課題の要件
**1.** メーデーの起源についての文章で、1890年5月1日に数十万の労働者が集会とデモをくりひろげた地域として挙げられているものをすべて書き出してください。
**2.** 記録の中で「millimetres」という語を含む行がいくつあるか数え、その数だけを答えてください。大文字と小文字は区別するものとします。

提示文
--

MAYDAYの歴史 116年前に始まる8時間労働制


(メーデーの起源)

 メーデーは、今から116年前の1886年(明治19年)5月1日に、アメリカの労働者と労働組合が8時間労働制を要求してストライキに立ち上がったことが起源である。シカゴ、ニューヨーク、ボストンなど1.5万を越える工場の労働者38万人以上がストライキに入った。10数時間を越える長時間労働に苦しめられていた労働者が「仕事に8時間を、休息に8時間を、おれたちがやりたいことに8時間を!」(「8時間労働の歌」)を歌い、8時間労働靴や8時間労働帽子などのグッズを身に着けてアピールした。その結果、20万人あまりの労働者が8時間労働制をかちとった。
 しかし、資本家は8時間労働制が広がることを恐れ、権力をつかって反撃にでた。2日後の5月3日にシカゴの機械労働者4人が警察官に射殺され、翌4日にはヘイマーケット広場で労働者の集会に何者かが爆弾を投げ込む事件まで起きた。これを契機にデッチ上げ事件が次々にねつ造され、労働組合指導部を犯人にしたて絞死刑にした他、多数を投獄するなど大弾圧を加え、巧みに世論を操作し労働組合を孤立させながら、八時間労働制の約束を次々廃棄していった。
 それでもアメリカの労働者は負けなかった。労働組合と労働者は戦線を立て直し、1890年5月1日に再度ストライキで8時間労働制を要求してたたかうことを決めた。ちょうどこの年、フランス革命百周年の記念日に、エンゲルスなどパリに集まった世界の社会主義者と労働組合幹部は第2インタナショナルを結成し、その結成集会(国際労働者集会)で、アメリカ総同盟の呼びかけに応じて、1890年5月1日をアメリカの労働者と連帯し、世界各国で一斉に集会やデモをすることを決め、アメリカ、ヨーロッパ、中東欧、オーストラリア、ラテンアメリカなど世界各地で数十万の労働者が集会とデモをくりひろげた。これ以降、毎年5月1日に世界各国でメーデーが開催されるようになった。

--

記録一覧
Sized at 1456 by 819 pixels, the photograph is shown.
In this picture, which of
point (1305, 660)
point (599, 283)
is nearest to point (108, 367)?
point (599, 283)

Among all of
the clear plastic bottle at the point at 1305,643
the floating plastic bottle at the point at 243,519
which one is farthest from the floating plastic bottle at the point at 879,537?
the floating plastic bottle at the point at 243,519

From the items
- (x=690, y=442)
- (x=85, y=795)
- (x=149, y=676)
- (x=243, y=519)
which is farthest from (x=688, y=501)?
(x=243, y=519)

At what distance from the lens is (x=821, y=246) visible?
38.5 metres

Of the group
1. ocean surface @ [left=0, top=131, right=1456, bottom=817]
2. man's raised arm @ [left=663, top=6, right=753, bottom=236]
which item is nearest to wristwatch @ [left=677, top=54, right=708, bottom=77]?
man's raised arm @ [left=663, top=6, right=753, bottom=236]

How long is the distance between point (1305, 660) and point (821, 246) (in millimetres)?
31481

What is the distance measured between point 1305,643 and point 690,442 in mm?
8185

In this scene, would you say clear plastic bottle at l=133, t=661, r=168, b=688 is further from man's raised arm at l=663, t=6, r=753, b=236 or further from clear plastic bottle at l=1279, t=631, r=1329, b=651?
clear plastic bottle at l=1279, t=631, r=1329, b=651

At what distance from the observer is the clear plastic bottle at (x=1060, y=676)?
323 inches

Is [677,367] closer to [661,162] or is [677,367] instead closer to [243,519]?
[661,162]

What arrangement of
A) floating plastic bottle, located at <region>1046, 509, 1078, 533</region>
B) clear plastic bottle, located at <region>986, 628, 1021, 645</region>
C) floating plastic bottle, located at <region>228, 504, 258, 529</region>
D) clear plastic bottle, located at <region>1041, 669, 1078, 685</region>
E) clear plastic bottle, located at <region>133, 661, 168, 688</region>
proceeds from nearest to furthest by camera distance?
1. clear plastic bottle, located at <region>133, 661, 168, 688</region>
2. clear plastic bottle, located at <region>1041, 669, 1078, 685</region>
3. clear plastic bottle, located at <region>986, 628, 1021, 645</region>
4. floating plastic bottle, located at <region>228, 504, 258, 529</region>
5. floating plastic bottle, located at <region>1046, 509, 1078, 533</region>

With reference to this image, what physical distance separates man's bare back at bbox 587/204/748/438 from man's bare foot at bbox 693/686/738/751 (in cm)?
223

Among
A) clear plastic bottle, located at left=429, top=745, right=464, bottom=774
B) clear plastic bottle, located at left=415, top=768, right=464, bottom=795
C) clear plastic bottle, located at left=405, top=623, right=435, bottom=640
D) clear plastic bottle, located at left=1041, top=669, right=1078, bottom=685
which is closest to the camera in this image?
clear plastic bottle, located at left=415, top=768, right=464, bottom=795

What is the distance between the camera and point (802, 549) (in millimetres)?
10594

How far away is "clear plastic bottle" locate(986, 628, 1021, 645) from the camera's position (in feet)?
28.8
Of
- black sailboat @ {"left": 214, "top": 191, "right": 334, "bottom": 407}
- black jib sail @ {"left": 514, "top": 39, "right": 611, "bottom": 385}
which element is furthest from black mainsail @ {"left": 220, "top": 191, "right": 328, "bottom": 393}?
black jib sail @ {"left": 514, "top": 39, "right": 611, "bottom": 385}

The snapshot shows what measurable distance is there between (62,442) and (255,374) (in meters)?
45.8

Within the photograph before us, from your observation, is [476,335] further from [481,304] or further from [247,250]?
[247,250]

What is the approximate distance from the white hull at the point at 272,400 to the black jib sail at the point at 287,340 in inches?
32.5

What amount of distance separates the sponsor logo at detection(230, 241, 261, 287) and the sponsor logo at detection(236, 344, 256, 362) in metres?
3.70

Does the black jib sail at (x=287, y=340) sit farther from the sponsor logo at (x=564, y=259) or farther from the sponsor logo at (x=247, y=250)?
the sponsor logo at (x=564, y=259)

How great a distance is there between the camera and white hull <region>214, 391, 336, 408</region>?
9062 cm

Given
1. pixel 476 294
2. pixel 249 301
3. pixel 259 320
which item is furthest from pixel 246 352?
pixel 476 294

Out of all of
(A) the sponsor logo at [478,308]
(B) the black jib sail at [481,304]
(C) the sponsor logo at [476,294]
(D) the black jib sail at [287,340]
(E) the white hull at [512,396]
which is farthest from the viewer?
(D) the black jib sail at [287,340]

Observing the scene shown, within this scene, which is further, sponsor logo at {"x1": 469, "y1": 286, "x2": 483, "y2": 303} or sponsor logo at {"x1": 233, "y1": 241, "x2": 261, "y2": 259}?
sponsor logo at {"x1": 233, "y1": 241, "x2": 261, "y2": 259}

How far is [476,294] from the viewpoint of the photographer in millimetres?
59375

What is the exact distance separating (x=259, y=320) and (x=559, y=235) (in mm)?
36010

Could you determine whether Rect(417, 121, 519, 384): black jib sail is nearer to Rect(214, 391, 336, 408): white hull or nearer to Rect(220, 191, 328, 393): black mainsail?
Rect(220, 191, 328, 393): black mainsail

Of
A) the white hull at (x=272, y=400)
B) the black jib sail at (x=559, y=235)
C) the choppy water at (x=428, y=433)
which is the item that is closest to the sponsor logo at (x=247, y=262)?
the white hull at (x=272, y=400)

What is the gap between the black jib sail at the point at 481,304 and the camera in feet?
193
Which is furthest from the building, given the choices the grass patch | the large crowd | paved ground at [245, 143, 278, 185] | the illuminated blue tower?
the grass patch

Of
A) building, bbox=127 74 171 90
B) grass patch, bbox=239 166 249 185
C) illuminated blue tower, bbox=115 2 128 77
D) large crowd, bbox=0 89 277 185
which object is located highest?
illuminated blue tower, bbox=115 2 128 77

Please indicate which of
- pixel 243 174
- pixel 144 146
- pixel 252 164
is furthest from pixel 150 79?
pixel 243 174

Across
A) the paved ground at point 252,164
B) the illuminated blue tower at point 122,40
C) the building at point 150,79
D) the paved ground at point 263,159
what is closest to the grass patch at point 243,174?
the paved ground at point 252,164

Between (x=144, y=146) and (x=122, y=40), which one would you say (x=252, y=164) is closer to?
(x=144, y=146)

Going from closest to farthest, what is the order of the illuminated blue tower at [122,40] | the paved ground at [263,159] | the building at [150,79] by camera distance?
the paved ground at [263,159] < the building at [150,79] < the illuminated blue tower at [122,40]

--

解答
**1.** アメリカ、ヨーロッパ、中東欧、オーストラリア、ラテンアメリカ

**2.** 3